Bundestreffen in Kassel

Verband der Wolgadeutschen hält Erinnerung an die Geschichte wach

Mehrere Generationen von Wolgadeutschen versammelt: Marina Maurer (von links), die Verbandsvorsitzende Ida Schäfer, Valeria Mack und Tatjana Maurer. Foto: Schachtschneider

Kassel. Ihre Geschichte, das Leid und die Verfolgung der Wolgadeutschen dürfe nicht in Vergessenheit geraten. Das musste die Tochter der Mutter vor vielen Jahren versprechen. Heute ist Ida Schäfer 76 Jahre alt. Sie hat ihr Versprechen eingehalten und organisiert das jährliche Bundestreffen der Wolgadeutschen in Kassel.

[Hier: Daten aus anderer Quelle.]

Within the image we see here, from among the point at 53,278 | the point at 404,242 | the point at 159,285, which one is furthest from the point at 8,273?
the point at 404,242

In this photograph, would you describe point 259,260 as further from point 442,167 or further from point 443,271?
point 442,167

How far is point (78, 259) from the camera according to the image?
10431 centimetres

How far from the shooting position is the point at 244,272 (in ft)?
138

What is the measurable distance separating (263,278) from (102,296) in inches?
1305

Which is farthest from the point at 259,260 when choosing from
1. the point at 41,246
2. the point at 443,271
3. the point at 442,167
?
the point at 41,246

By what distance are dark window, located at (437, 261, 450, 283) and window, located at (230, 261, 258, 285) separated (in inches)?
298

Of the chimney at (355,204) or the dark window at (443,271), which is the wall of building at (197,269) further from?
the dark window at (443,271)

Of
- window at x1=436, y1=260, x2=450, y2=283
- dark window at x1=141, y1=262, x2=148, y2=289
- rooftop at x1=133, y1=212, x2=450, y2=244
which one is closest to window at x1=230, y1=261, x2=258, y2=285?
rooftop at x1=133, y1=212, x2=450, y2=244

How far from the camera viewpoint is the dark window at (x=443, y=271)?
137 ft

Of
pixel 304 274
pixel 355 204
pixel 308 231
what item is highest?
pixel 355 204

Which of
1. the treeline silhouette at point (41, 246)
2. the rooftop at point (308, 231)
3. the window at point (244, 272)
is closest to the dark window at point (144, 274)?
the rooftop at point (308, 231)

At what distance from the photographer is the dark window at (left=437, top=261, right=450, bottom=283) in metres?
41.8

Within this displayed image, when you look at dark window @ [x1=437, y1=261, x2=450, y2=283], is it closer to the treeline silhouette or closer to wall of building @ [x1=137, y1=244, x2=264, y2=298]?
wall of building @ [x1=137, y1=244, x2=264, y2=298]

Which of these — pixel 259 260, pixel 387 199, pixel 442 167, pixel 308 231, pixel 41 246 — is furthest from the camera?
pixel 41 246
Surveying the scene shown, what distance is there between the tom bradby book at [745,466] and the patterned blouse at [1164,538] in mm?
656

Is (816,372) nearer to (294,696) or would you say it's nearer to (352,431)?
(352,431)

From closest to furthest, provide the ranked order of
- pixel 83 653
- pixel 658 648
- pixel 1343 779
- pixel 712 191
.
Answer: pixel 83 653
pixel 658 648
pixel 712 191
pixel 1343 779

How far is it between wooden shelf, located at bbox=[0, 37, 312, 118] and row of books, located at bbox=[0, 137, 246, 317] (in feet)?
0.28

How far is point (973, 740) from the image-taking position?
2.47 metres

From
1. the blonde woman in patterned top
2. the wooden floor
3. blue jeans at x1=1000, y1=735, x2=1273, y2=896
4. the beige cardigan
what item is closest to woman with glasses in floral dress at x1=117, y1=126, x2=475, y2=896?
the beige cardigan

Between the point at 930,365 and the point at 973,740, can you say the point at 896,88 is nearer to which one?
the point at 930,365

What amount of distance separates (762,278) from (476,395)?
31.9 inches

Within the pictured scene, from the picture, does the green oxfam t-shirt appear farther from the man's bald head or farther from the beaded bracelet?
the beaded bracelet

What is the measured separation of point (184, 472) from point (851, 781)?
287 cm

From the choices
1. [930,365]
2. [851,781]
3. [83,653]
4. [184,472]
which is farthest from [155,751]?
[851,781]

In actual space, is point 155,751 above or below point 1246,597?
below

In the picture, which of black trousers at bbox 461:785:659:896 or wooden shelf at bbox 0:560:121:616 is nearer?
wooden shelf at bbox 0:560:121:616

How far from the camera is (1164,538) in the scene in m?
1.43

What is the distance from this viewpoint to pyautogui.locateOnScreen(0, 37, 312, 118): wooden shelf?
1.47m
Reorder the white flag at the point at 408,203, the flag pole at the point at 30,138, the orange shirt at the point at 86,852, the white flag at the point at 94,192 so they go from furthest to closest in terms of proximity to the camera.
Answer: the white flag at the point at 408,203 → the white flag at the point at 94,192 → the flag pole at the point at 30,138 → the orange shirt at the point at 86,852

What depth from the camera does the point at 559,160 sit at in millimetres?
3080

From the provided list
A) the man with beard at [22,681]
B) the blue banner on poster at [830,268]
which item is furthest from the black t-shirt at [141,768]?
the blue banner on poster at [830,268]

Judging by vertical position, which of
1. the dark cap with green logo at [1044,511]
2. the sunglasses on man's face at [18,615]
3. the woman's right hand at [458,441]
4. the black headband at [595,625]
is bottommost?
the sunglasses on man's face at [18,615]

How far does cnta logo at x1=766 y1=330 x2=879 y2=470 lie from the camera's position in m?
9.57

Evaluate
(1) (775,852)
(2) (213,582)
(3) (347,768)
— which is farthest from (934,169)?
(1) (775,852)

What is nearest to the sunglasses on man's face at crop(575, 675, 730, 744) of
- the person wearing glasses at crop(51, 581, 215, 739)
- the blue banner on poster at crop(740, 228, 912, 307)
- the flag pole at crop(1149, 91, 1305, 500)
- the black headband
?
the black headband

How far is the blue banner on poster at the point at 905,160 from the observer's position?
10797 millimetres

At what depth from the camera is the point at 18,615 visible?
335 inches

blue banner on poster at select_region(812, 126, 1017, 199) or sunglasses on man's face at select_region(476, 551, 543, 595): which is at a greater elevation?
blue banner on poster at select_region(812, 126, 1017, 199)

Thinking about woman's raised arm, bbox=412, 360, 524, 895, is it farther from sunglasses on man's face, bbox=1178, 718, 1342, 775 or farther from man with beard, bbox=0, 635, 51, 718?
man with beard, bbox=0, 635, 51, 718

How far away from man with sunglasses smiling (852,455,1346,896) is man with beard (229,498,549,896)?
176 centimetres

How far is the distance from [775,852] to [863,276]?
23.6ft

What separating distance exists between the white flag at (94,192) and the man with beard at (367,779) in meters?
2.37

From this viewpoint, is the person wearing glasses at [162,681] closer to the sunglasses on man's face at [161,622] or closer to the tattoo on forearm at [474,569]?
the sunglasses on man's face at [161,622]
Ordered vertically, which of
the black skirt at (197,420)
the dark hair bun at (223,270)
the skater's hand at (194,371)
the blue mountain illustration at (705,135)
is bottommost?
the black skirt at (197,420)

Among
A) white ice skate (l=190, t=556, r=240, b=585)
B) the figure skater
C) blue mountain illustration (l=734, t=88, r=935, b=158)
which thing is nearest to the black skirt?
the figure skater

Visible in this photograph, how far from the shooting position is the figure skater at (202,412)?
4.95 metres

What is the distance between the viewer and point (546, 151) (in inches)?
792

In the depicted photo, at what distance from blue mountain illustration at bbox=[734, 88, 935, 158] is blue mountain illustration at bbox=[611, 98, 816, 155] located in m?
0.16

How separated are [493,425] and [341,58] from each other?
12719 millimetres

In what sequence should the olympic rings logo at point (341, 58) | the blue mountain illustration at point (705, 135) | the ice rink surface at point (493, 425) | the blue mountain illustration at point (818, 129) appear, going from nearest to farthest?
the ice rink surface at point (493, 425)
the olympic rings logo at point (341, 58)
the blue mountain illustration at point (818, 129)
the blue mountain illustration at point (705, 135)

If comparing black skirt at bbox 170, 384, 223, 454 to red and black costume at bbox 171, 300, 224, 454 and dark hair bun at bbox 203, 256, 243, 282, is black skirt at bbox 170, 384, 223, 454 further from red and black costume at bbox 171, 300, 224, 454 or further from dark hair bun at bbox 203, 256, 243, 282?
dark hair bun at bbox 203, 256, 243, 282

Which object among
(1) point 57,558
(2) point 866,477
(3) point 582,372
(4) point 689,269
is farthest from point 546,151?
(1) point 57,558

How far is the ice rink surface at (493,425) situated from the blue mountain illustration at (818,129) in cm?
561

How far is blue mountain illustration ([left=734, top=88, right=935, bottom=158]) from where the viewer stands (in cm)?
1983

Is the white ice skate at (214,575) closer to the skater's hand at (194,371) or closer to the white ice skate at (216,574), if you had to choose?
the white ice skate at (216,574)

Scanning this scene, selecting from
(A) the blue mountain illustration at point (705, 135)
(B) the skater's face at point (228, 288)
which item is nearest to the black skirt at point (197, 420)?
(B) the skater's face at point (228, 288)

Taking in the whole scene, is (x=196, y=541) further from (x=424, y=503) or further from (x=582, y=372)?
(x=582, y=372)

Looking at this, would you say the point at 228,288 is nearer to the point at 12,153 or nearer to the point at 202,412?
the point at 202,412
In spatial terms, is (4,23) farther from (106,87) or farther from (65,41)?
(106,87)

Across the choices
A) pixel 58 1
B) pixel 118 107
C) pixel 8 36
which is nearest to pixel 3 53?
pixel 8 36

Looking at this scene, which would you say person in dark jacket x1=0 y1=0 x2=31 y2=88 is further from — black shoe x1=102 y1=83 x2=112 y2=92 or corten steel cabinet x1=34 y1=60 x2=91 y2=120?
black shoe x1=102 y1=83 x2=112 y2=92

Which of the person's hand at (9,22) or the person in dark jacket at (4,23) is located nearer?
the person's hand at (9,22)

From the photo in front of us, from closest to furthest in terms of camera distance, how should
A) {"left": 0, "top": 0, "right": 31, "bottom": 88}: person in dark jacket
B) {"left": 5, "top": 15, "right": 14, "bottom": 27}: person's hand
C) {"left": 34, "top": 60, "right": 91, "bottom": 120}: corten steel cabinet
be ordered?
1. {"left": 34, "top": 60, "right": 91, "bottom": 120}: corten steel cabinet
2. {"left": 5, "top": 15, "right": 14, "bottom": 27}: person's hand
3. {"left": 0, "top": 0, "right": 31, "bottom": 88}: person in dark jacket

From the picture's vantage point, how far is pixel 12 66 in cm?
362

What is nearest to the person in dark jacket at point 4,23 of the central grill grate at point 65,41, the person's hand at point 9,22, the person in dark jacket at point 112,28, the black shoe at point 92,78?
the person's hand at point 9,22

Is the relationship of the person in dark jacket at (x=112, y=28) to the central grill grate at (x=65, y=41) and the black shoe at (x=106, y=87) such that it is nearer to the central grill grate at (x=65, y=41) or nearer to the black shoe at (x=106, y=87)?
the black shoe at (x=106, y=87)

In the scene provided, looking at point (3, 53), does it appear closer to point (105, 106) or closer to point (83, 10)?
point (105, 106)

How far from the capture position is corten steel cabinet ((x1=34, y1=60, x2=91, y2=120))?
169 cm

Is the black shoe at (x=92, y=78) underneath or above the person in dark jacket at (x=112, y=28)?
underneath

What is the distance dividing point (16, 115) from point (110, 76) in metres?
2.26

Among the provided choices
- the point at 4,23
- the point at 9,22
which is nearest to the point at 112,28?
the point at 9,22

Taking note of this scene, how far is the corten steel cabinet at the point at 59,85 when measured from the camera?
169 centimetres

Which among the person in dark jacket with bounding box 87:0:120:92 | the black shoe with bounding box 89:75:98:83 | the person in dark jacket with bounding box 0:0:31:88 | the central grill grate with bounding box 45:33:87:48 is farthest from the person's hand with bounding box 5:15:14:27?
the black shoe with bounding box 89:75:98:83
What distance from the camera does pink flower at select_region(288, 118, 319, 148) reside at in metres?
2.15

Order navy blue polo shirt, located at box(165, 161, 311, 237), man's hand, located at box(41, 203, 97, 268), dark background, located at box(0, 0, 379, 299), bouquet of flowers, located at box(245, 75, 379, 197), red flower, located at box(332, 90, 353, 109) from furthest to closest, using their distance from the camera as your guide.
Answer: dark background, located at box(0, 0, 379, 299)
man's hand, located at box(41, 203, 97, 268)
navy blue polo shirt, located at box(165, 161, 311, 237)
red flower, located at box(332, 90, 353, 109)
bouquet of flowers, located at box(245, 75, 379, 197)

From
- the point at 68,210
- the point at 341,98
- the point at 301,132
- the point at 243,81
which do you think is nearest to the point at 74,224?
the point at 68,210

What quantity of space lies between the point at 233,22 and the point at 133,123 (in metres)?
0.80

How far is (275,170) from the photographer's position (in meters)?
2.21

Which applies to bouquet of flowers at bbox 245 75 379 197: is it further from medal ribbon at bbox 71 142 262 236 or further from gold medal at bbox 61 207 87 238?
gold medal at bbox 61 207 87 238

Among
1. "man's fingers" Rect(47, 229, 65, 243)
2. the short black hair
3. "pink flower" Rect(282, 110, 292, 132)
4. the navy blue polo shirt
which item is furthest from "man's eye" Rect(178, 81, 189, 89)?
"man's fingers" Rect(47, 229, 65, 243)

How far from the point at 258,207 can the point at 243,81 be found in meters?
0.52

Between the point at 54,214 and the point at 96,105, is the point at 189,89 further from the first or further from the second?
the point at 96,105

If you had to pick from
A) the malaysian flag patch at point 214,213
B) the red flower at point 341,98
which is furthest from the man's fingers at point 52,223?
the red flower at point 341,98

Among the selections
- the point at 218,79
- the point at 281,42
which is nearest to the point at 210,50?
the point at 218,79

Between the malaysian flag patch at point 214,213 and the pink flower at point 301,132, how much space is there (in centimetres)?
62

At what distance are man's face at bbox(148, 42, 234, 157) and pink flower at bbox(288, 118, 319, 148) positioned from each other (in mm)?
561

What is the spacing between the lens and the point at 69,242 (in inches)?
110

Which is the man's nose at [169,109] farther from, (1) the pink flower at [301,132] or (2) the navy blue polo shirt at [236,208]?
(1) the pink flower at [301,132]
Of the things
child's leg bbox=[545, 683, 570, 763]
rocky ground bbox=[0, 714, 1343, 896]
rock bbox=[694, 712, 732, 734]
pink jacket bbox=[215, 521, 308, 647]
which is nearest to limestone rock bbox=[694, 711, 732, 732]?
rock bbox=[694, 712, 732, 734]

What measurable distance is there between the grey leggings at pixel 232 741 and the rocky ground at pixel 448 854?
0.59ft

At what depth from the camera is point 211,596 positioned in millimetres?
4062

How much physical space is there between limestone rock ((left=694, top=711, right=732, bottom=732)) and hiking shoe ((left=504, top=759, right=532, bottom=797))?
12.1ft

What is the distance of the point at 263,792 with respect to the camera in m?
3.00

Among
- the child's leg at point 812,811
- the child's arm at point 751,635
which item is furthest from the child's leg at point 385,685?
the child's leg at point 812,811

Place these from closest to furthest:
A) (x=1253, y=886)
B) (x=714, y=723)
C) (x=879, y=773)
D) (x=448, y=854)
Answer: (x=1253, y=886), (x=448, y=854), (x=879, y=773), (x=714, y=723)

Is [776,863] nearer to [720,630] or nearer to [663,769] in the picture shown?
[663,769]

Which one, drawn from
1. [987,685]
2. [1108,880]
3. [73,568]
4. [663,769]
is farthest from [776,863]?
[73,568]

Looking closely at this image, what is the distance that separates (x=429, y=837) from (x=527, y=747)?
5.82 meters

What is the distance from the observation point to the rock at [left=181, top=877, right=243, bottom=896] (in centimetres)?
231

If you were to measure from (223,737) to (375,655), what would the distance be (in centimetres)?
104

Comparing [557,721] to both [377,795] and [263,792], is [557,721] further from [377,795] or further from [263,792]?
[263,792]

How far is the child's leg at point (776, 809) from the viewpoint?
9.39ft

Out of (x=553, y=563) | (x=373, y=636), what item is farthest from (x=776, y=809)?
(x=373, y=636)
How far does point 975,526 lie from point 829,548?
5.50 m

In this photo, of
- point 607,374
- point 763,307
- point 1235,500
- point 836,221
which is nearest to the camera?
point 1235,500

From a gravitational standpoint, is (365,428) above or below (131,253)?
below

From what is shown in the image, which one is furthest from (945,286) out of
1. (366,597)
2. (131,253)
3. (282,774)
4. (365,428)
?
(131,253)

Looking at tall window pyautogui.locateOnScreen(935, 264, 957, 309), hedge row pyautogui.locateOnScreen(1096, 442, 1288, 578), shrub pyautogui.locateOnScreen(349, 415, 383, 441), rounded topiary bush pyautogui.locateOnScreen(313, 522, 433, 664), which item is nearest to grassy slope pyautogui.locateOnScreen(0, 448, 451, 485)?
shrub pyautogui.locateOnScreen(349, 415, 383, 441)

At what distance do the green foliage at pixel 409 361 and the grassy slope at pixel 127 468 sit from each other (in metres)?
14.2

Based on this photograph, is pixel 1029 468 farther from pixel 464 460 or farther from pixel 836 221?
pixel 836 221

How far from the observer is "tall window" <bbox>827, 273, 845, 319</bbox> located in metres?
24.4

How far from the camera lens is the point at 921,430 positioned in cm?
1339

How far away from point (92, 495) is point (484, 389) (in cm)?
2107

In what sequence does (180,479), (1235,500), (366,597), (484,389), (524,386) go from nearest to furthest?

Im Zweiten Weltkrieg standen die Wolgadeutschen unter dem Generalverdacht, Hitler zu unterstützen. Hunderttausende wurden nach Sibirien in Arbeitslager vertrieben, verfolgt und gedemütigt. Erst viele Jahre später hat die russische Regierung die Wolgadeutschen rehabilitiert. Vor Kurzem wurde ein Denkmal für sie aufgestellt.

Verfolgung und Schikanen hat es allerdings bis in die jüngere Vergangenheit gegeben. Die Möglichkeit für ihre Landsleute, ab den 1970er-Jahren nach Deutschland auszusiedeln, sei deshalb ein Segen gewesen, sagt Ida Schäfer. „Ich bin überglücklich hier“, beteuert die fünffache Großmutter, die in der Unterneustadt wohnt.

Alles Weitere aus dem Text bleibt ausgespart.